##### Material for the task

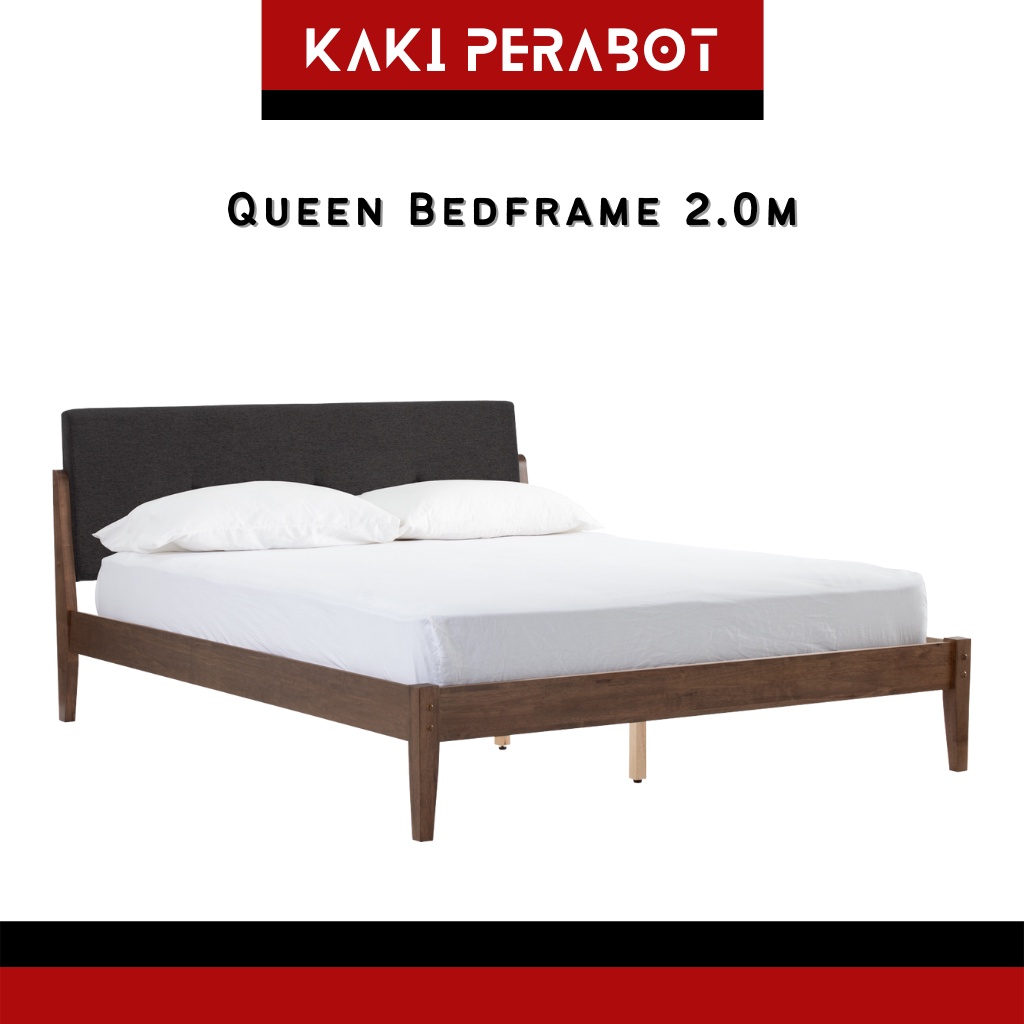 KP TUCKER 2.15M Wooden Bed Frame Queen Bed Frame Queen Size Bedframe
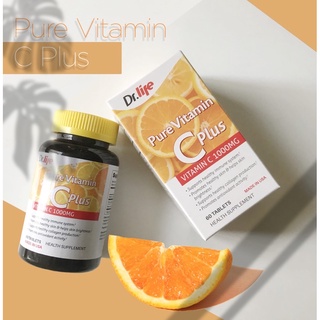 Viên uống tăng cường Vitamin C chống lão hoá Dr.Life Vitamin C Plus 1000mg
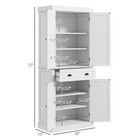 72  H Colonial Kitchen Pantry Freestanding Storage Cabinet White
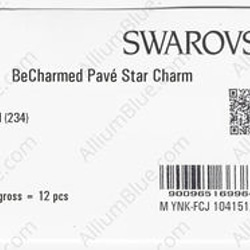 【スワロフスキー#86512】1粒 BeCharmed Pavé Star Charm 14mm CE White / 3枚目の画像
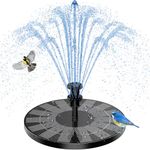 AISITIN 3.5W Solar Fountain, Solar Powered Fountain with 6 Nozzles, Solar Water Fountain for Bird Baths, Garden Decoration, Swimming Pool, Ponds, Fish Tank and Aquarium, Upgrade 7.1 inch Solar Panel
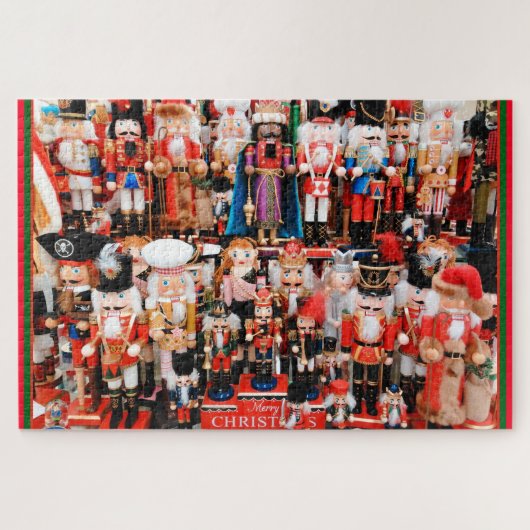Nutcracker Weihnachtsgeschenk Schwieriges Jigsaw P Puzzle (Horizontal)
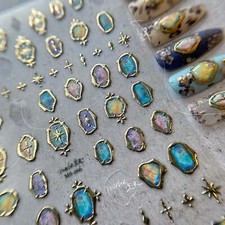Autocollant Ongles 3D - Magique Miroir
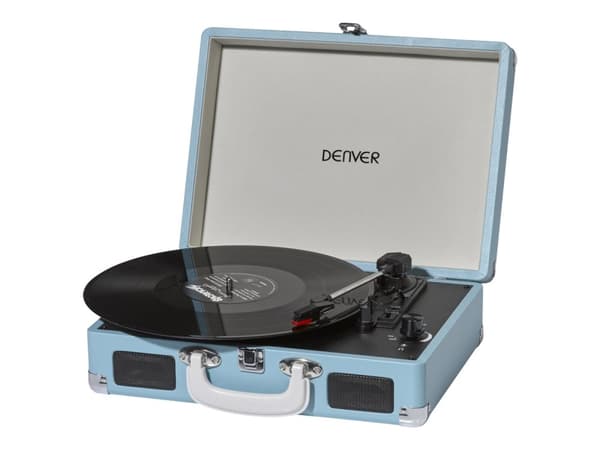 Denver VPL-120 Pladespiller Stereo Blå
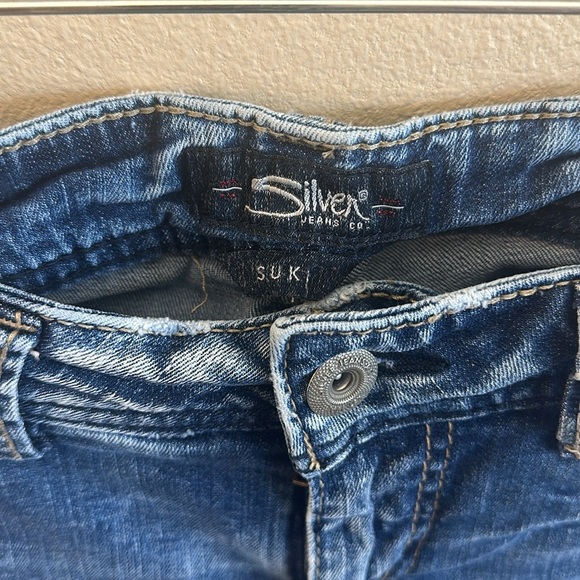 Silver Suki Skinny Jeans Distressed Stretch Mid Rise Womens Size 30 - Picture 6 of 15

##########

> _What is expected_: Quote the data starting at the very beginning and ending at the line that contains "White / 3枚目の画像", including that line. Leave the picture markers out of your answer.

> _Reply_:
 KP TUCKER 2.15M Wooden Bed Frame Queen Bed Frame Queen Size Bedframe
 Viên uống tăng cường Vitamin C chống lão hoá Dr.Life Vitamin C Plus 1000mg
 72  H Colonial Kitchen Pantry Freestanding Storage Cabinet White
 【スワロフスキー#86512】1粒 BeCharmed Pavé Star Charm 14mm CE White / 3枚目の画像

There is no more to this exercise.